- Exercise description -
Beginning at the top of the data below, write out every line exactly until you reach the line with "[camera trap, expert-labeled]", and include that line.

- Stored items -
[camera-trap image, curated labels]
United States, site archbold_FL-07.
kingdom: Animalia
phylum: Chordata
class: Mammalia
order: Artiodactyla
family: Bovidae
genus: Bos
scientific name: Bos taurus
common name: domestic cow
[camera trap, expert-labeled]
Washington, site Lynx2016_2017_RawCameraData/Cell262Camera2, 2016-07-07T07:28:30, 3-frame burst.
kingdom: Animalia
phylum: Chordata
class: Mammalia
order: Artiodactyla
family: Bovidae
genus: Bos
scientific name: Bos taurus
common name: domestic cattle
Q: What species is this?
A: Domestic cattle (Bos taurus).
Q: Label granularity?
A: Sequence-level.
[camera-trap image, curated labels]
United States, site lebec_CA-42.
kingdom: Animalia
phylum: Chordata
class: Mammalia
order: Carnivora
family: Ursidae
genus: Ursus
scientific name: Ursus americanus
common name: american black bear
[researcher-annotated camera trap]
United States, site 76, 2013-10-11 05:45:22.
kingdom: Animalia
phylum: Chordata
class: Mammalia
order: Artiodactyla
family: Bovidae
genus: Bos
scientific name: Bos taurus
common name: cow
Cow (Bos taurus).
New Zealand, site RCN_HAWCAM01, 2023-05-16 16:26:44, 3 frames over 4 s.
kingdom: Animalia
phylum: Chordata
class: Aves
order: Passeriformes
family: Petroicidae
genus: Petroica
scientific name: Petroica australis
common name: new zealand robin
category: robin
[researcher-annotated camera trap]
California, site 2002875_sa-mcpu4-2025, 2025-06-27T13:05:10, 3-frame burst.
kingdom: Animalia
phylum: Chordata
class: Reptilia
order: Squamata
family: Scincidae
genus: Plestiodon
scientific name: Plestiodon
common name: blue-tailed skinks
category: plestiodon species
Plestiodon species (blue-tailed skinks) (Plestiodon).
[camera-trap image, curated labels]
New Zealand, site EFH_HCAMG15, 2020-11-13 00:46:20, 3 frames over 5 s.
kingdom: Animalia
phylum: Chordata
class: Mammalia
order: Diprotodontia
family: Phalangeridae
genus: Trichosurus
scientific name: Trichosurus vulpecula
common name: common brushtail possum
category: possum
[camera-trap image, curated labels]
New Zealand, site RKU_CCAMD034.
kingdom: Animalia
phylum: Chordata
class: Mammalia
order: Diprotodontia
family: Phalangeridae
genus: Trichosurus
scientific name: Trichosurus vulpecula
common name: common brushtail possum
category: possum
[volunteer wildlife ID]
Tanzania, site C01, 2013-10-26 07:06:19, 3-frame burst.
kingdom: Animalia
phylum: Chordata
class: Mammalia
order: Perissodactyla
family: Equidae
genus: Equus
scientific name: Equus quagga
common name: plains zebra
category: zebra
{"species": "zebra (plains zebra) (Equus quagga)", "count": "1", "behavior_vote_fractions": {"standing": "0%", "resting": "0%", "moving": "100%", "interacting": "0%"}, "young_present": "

- Output of the exercise -
[camera-trap image, curated labels]
United States, site archbold_FL-07.
kingdom: Animalia
phylum: Chordata
class: Mammalia
order: Artiodactyla
family: Bovidae
genus: Bos
scientific name: Bos taurus
common name: domestic cow
[camera trap, expert-labeled]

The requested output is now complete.